▶ _Exercise aim_
Go through the material and write it all out exactly, minus the pictures.

BEGIN Supplied records

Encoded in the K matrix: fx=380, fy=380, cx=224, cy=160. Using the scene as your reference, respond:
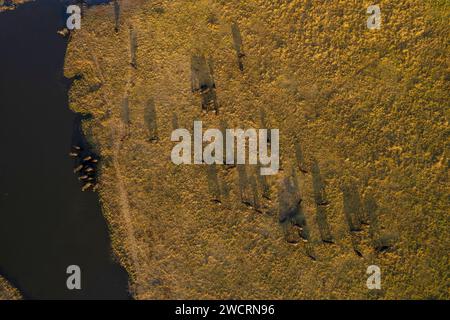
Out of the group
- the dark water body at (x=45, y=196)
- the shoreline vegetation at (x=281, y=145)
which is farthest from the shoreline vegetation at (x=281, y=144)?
the dark water body at (x=45, y=196)

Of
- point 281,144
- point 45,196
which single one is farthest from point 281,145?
point 45,196

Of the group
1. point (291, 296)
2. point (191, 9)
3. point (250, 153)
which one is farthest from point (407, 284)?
point (191, 9)

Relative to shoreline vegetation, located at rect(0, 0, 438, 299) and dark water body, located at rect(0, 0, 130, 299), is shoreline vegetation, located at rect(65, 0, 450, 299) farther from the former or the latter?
dark water body, located at rect(0, 0, 130, 299)

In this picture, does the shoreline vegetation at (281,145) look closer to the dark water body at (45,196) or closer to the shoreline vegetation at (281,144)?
the shoreline vegetation at (281,144)

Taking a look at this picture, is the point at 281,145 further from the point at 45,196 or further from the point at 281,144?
the point at 45,196

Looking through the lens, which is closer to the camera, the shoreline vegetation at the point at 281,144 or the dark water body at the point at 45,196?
the shoreline vegetation at the point at 281,144

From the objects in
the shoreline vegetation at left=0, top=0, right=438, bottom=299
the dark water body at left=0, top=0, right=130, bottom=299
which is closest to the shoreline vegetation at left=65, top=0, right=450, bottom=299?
the shoreline vegetation at left=0, top=0, right=438, bottom=299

END Supplied records

▶ _Finished answer_
Encoded in the K matrix: fx=380, fy=380, cx=224, cy=160. Using the scene as your reference, respond:
Out of the group
- the dark water body at (x=45, y=196)
- the shoreline vegetation at (x=281, y=145)
which is farthest from the shoreline vegetation at (x=281, y=144)?
the dark water body at (x=45, y=196)

Of
- point 281,144
- point 45,196
which single one is farthest from point 281,145?
point 45,196

Of the group
1. point (291, 296)
2. point (191, 9)
3. point (250, 153)
which one is farthest from point (407, 284)?
point (191, 9)

Relative to shoreline vegetation, located at rect(0, 0, 438, 299) and dark water body, located at rect(0, 0, 130, 299), is shoreline vegetation, located at rect(65, 0, 450, 299) farther from the former or the latter?
dark water body, located at rect(0, 0, 130, 299)

In this picture, does the shoreline vegetation at (281,145) look closer to the dark water body at (45,196) or closer to the shoreline vegetation at (281,144)?
the shoreline vegetation at (281,144)

Taking a look at this picture, is the point at 281,145 further from the point at 45,196 or further from the point at 281,144?
the point at 45,196

Looking through the lens, which is closer to the camera, the shoreline vegetation at the point at 281,144 or the dark water body at the point at 45,196?
the shoreline vegetation at the point at 281,144

From the objects in
the shoreline vegetation at left=0, top=0, right=438, bottom=299
the dark water body at left=0, top=0, right=130, bottom=299
which is closest to the shoreline vegetation at left=65, top=0, right=450, bottom=299?
the shoreline vegetation at left=0, top=0, right=438, bottom=299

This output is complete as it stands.